What you should do:
Every entry is to be printed again precisely as given.

Records:
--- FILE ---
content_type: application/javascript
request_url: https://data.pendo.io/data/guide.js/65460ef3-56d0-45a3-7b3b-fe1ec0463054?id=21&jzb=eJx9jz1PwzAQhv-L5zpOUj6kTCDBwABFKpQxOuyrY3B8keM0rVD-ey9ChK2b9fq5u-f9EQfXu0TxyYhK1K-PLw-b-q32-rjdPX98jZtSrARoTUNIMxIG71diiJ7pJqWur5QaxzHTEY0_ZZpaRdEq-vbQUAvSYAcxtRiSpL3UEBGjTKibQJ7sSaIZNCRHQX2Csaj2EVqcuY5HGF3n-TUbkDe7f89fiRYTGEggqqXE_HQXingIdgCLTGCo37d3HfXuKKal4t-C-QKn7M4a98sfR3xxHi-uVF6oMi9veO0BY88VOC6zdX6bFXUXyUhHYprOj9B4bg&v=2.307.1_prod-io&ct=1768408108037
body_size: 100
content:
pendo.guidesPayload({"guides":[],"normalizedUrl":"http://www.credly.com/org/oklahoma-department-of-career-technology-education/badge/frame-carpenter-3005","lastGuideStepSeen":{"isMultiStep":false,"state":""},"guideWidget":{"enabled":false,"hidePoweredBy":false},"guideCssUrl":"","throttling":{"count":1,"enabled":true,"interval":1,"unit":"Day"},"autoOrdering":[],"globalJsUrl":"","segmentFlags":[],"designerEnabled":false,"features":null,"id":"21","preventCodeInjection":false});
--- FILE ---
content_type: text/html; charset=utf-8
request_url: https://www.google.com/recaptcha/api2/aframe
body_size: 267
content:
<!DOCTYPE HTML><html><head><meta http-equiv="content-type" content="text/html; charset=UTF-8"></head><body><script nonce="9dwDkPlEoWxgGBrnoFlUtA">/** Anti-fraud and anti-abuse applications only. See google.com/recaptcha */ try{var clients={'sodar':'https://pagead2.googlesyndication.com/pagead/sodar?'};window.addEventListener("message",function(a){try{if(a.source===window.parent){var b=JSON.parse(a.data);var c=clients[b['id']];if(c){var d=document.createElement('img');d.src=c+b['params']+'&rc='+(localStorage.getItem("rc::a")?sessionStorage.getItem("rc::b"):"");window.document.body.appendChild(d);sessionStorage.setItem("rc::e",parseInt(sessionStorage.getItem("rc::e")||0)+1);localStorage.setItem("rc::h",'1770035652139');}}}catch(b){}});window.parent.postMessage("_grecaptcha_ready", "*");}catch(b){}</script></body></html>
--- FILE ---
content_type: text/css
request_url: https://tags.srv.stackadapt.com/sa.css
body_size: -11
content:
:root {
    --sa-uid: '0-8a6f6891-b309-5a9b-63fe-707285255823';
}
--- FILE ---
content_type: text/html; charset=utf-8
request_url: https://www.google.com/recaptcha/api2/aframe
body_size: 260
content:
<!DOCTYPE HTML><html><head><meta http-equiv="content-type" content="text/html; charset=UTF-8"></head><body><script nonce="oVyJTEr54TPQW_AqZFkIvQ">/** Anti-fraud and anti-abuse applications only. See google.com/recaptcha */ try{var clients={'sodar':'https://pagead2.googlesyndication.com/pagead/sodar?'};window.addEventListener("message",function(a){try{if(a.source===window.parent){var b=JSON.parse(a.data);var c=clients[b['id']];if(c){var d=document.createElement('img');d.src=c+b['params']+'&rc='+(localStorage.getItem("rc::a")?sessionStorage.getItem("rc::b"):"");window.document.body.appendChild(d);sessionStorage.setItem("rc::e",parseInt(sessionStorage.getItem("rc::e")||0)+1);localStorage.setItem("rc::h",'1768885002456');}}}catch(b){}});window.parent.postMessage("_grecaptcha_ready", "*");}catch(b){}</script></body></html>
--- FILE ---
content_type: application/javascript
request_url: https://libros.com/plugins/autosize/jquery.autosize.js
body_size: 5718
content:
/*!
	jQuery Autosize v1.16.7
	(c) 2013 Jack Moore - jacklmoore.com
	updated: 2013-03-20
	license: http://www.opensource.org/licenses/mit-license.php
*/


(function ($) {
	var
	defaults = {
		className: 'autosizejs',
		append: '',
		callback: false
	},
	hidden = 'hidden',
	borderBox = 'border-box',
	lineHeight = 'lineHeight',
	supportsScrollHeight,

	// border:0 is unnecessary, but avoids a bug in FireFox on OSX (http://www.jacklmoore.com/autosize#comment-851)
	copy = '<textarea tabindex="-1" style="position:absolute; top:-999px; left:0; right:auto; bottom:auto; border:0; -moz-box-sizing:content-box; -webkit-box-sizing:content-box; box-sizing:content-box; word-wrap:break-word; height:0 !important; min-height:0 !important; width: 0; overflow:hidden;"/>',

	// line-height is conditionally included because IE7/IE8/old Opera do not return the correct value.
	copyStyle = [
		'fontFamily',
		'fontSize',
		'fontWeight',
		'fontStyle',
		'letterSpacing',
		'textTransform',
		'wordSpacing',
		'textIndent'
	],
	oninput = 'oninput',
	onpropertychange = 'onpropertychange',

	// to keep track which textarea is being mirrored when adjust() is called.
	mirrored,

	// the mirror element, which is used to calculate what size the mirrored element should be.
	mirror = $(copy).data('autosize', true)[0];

Exercise solution:
--- FILE ---
content_type: application/javascript
request_url: https://data.pendo.io/data/guide.js/65460ef3-56d0-45a3-7b3b-fe1ec0463054?id=21&jzb=eJx9jz1PwzAQhv-L5zpOUj6kTCDBwABFKpQxOuyrY3B8keM0rVD-ey9ChK2b9fq5u-f9EQfXu0TxyYhK1K-PLw-b-q32-rjdPX98jZtSrARoTUNIMxIG71diiJ7pJqWur5QaxzHTEY0_ZZpaRdEq-vbQUAvSYAcxtRiSpL3UEBGjTKibQJ7sSaIZNCRHQX2Csaj2EVqcuY5HGF3n-TUbkDe7f89fiRYTGEggqqXE_HQXingIdgCLTGCo37d3HfXuKKal4t-C-QKn7M4a98sfR3xxHi-uVF6oMi9veO0BY88VOC6zdX6bFXUXyUhHYprOj9B4bg&v=2.307.1_prod-io&ct=1768408108037
body_size: 100
content:
pendo.guidesPayload({"guides":[],"normalizedUrl":"http://www.credly.com/org/oklahoma-department-of-career-technology-education/badge/frame-carpenter-3005","lastGuideStepSeen":{"isMultiStep":false,"state":""},"guideWidget":{"enabled":false,"hidePoweredBy":false},"guideCssUrl":"","throttling":{"count":1,"enabled":true,"interval":1,"unit":"Day"},"autoOrdering":[],"globalJsUrl":"","segmentFlags":[],"designerEnabled":false,"features":null,"id":"21","preventCodeInjection":false});
--- FILE ---
content_type: text/html; charset=utf-8
request_url: https://www.google.com/recaptcha/api2/aframe
body_size: 267
content:
<!DOCTYPE HTML><html><head><meta http-equiv="content-type" content="text/html; charset=UTF-8"></head><body><script nonce="9dwDkPlEoWxgGBrnoFlUtA">/** Anti-fraud and anti-abuse applications only. See google.com/recaptcha */ try{var clients={'sodar':'https://pagead2.googlesyndication.com/pagead/sodar?'};window.addEventListener("message",function(a){try{if(a.source===window.parent){var b=JSON.parse(a.data);var c=clients[b['id']];if(c){var d=document.createElement('img');d.src=c+b['params']+'&rc='+(localStorage.getItem("rc::a")?sessionStorage.getItem("rc::b"):"");window.document.body.appendChild(d);sessionStorage.setItem("rc::e",parseInt(sessionStorage.getItem("rc::e")||0)+1);localStorage.setItem("rc::h",'1770035652139');}}}catch(b){}});window.parent.postMessage("_grecaptcha_ready", "*");}catch(b){}</script></body></html>
--- FILE ---
content_type: text/css
request_url: https://tags.srv.stackadapt.com/sa.css
body_size: -11
content:
:root {
    --sa-uid: '0-8a6f6891-b309-5a9b-63fe-707285255823';
}
--- FILE ---
content_type: text/html; charset=utf-8
request_url: https://www.google.com/recaptcha/api2/aframe
body_size: 260
content:
<!DOCTYPE HTML><html><head><meta http-equiv="content-type" content="text/html; charset=UTF-8"></head><body><script nonce="oVyJTEr54TPQW_AqZFkIvQ">/** Anti-fraud and anti-abuse applications only. See google.com/recaptcha */ try{var clients={'sodar':'https://pagead2.googlesyndication.com/pagead/sodar?'};window.addEventListener("message",function(a){try{if(a.source===window.parent){var b=JSON.parse(a.data);var c=clients[b['id']];if(c){var d=document.createElement('img');d.src=c+b['params']+'&rc='+(localStorage.getItem("rc::a")?sessionStorage.getItem("rc::b"):"");window.document.body.appendChild(d);sessionStorage.setItem("rc::e",parseInt(sessionStorage.getItem("rc::e")||0)+1);localStorage.setItem("rc::h",'1768885002456');}}}catch(b){}});window.parent.postMessage("_grecaptcha_ready", "*");}catch(b){}</script></body></html>
--- FILE ---
content_type: application/javascript
request_url: https://libros.com/plugins/autosize/jquery.autosize.js
body_size: 5718
content:
/*!
	jQuery Autosize v1.16.7
	(c) 2013 Jack Moore - jacklmoore.com
	updated: 2013-03-20
	license: http://www.opensource.org/licenses/mit-license.php
*/


(function ($) {
	var
	defaults = {
		className: 'autosizejs',
		append: '',
		callback: false
	},
	hidden = 'hidden',
	borderBox = 'border-box',
	lineHeight = 'lineHeight',
	supportsScrollHeight,

	// border:0 is unnecessary, but avoids a bug in FireFox on OSX (http://www.jacklmoore.com/autosize#comment-851)
	copy = '<textarea tabindex="-1" style="position:absolute; top:-999px; left:0; right:auto; bottom:auto; border:0; -moz-box-sizing:content-box; -webkit-box-sizing:content-box; box-sizing:content-box; word-wrap:break-word; height:0 !important; min-height:0 !important; width: 0; overflow:hidden;"/>',

	// line-height is conditionally included because IE7/IE8/old Opera do not return the correct value.
	copyStyle = [
		'fontFamily',
		'fontSize',
		'fontWeight',
		'fontStyle',
		'letterSpacing',
		'textTransform',
		'wordSpacing',
		'textIndent'
	],
	oninput = 'oninput',
	onpropertychange = 'onpropertychange',

	// to keep track which textarea is being mirrored when adjust() is called.
	mirrored,

	// the mirror element, which is used to calculate what size the mirrored element should be.
	mirror = $(copy).data('autosize', true)[0];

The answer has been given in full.